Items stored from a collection
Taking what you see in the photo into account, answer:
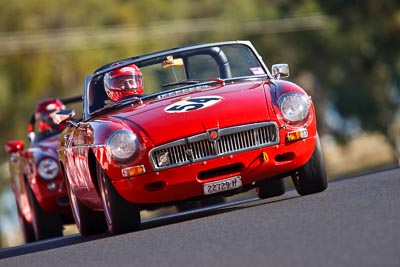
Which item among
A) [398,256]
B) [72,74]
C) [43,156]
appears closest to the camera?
[398,256]

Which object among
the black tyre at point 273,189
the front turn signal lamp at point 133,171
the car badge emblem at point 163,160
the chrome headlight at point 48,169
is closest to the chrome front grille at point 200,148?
the car badge emblem at point 163,160

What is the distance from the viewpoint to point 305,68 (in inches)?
2136

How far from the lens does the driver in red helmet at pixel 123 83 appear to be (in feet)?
41.5

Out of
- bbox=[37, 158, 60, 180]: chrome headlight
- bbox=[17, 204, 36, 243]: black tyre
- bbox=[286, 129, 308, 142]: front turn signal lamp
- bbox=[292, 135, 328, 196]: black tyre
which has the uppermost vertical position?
bbox=[286, 129, 308, 142]: front turn signal lamp

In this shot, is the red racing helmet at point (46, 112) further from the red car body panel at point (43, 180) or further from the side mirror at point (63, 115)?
the side mirror at point (63, 115)

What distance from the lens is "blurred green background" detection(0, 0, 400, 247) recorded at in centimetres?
4750

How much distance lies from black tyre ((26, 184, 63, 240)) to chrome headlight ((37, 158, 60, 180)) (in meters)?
0.44

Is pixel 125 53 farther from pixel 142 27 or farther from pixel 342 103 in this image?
pixel 342 103

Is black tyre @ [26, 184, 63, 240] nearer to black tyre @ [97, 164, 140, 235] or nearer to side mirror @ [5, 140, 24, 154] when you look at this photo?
side mirror @ [5, 140, 24, 154]

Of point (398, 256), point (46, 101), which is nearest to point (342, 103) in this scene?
point (46, 101)

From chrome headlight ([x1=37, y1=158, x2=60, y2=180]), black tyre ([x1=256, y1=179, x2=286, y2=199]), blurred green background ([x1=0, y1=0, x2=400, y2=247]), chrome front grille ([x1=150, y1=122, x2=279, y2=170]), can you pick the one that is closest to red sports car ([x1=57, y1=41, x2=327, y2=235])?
chrome front grille ([x1=150, y1=122, x2=279, y2=170])

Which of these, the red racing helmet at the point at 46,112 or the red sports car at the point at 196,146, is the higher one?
the red racing helmet at the point at 46,112

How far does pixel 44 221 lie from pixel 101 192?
5244 millimetres

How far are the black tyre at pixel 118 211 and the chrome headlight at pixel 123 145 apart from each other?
10.1 inches
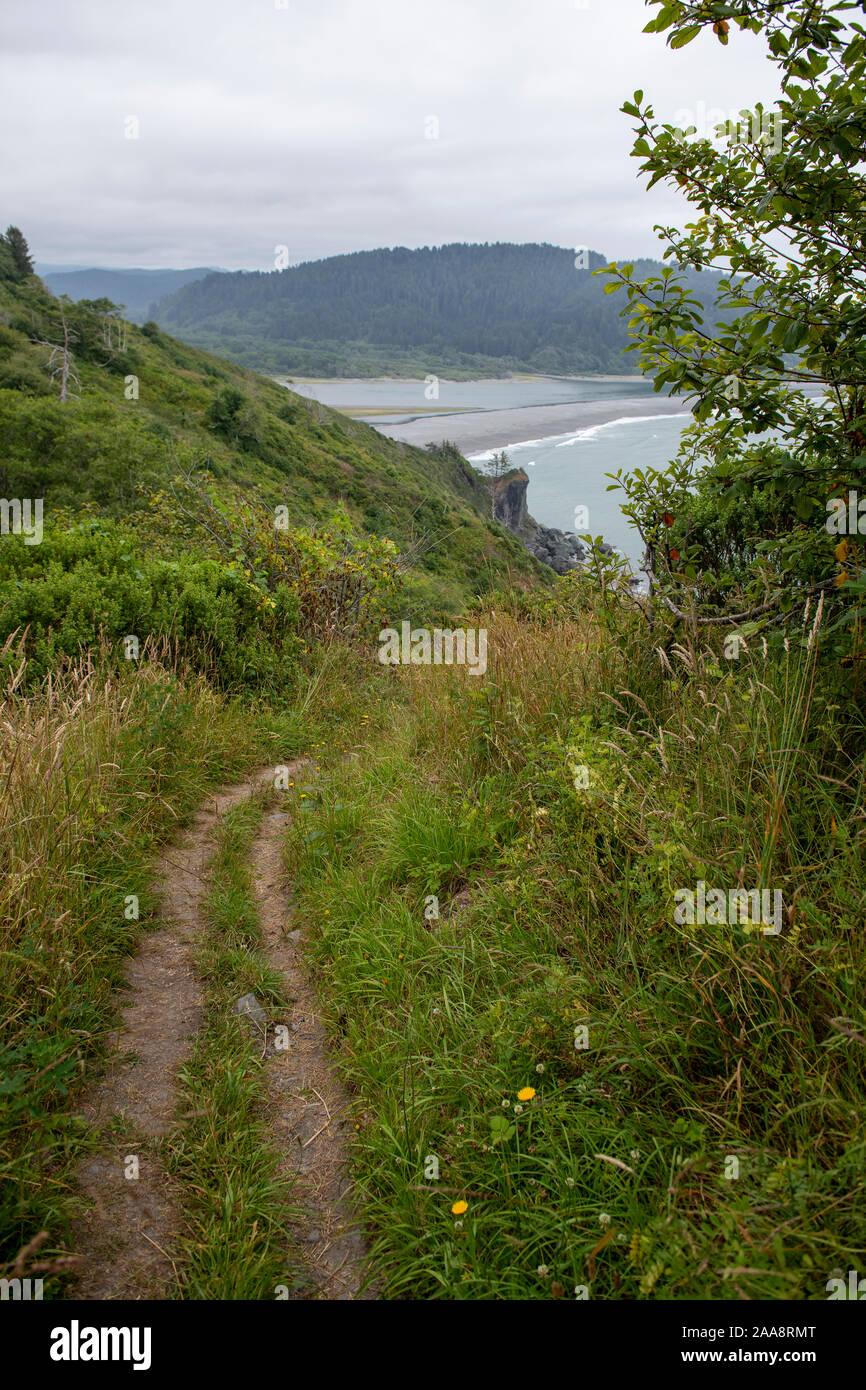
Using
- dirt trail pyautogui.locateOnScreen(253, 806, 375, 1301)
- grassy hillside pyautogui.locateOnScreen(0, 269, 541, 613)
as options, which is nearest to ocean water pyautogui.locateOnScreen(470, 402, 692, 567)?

*What is required*:
Copy out the items word for word, starting with the line that contains "Is pixel 125" and going on through the end of the items. Leave the pictures out.

*Finished task*:
Is pixel 125 53 farther from pixel 142 27 or farther from pixel 342 103 in this image?
pixel 342 103

Is black tyre @ [26, 184, 63, 240] nearer to black tyre @ [97, 164, 140, 235] or nearer to side mirror @ [5, 140, 24, 154] when you look at this photo?
side mirror @ [5, 140, 24, 154]

Of point (398, 256), point (46, 101), which is nearest to point (342, 103) in this scene?
point (46, 101)

From chrome headlight ([x1=37, y1=158, x2=60, y2=180]), black tyre ([x1=256, y1=179, x2=286, y2=199]), blurred green background ([x1=0, y1=0, x2=400, y2=247]), chrome front grille ([x1=150, y1=122, x2=279, y2=170]), can you pick the one that is closest to red sports car ([x1=57, y1=41, x2=327, y2=235])?
chrome front grille ([x1=150, y1=122, x2=279, y2=170])

Which of these, the red racing helmet at the point at 46,112 or the red sports car at the point at 196,146, is the higher one?
the red racing helmet at the point at 46,112

How far does pixel 44 221 lie from pixel 101 192?
5244 millimetres

How far are the black tyre at pixel 118 211 and the chrome headlight at pixel 123 145 apart from each other?
10.1 inches
Using
- dirt trail pyautogui.locateOnScreen(253, 806, 375, 1301)
- grassy hillside pyautogui.locateOnScreen(0, 269, 541, 613)
as options, which is nearest to ocean water pyautogui.locateOnScreen(470, 402, 692, 567)?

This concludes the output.